This project implements an Image Captioning model using a CNN-RNN architecture in PyTorch. The model leverages the Inception v3 pre-trained model for feature extraction from images and an LSTM-based decoder to generate captions. The architecture follows an encoder-decoder structure where the encoder extracts image features, and the decoder generates captions based on these features.
Description: Utilizes the Inception v3 pre-trained model for feature extraction from images. The final fully connected layer is replaced with a new linear layer to output features of a specified size (embed_size).
Explanation:
The Inception v3 model is a deep convolutional neural network (CNN) pre-trained on the ImageNet dataset and is effective for image classification tasks.
In the EncoderCNN class, the Inception v3 model is initialized with pre-trained weights, and the final fully connected layer (inception.fc) is replaced with a new linear layer to match the desired feature size (embed_size).

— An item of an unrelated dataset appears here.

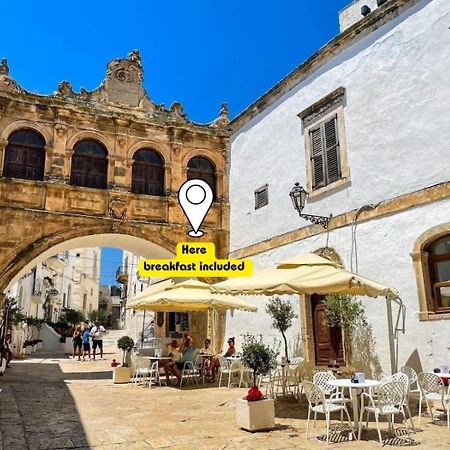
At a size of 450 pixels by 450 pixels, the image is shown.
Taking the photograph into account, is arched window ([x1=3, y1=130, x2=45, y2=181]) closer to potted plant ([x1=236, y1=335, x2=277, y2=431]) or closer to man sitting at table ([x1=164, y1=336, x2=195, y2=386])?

Additionally, ReLU activation and a dropout layer (dropout=0.5) are applied for non-linearity and regularization.
Description: Implements an LSTM-based decoder for generating captions from the image features extracted by the EncoderCNN.
Explanation:
The DecoderRNN consists of an embedding layer (nn.Embedding), an LSTM layer (nn.LSTM), and a linear layer (nn.Linear) for predicting the next word in the caption.
The embedding layer converts words into dense vectors of embed_size dimensions.

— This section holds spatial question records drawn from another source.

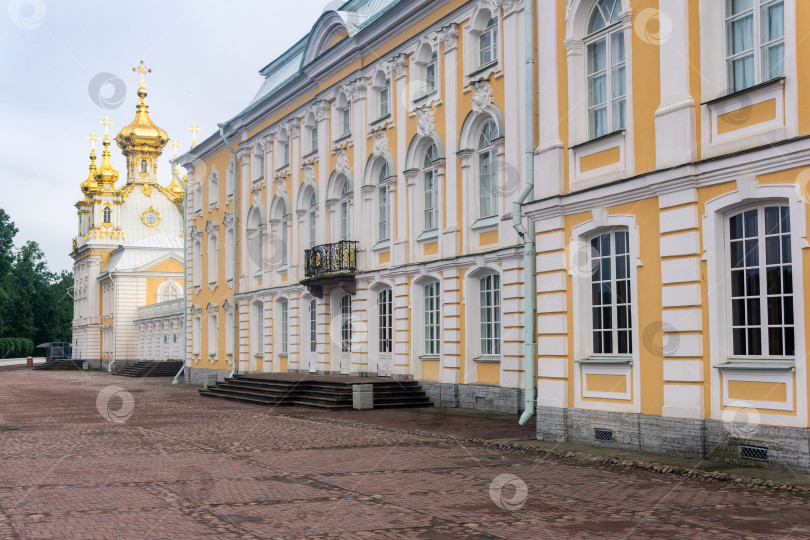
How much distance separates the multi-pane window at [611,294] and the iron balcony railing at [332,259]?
12925mm

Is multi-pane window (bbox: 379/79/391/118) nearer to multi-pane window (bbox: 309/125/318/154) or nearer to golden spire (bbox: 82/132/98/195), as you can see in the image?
multi-pane window (bbox: 309/125/318/154)

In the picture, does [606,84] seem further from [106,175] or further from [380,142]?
[106,175]

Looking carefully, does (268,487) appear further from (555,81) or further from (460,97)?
(460,97)

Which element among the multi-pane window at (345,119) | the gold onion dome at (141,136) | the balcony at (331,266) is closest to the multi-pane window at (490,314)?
the balcony at (331,266)

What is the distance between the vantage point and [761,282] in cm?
1168

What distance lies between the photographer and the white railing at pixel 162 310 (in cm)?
5669

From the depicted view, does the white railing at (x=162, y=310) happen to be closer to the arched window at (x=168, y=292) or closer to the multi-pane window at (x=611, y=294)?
the arched window at (x=168, y=292)

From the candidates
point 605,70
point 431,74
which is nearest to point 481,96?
point 431,74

The LSTM processes embedded words and image features, generating hidden states that capture sequential context.
The linear layer uses the LSTM hidden states to predict the next word in the caption.
A dropout layer (dropout=0.5) is applied for regularization.
Description: The CNNtoRNN class integrates the EncoderCNN and DecoderRNN into a single model for end-to-end image captioning.
Explanation:
The CNNtoRNN class combines the EncoderCNN and DecoderRNN, forming a complete image captioning model.
It takes an image as input, extracts features using EncoderCNN, and generates captions using DecoderRNN.
The model learns to map images to captions during training using the encoder-decoder architecture.
During inference, the trained model generates captions for new images by leveraging the learned features and parameters.
pip install -r requirements.txt
Make sure you have the following libraries:
torch (PyTorch)
torchvision
spaCy
matplotlib
PIL
numpy
nltk
bleu (for evaluation metrics)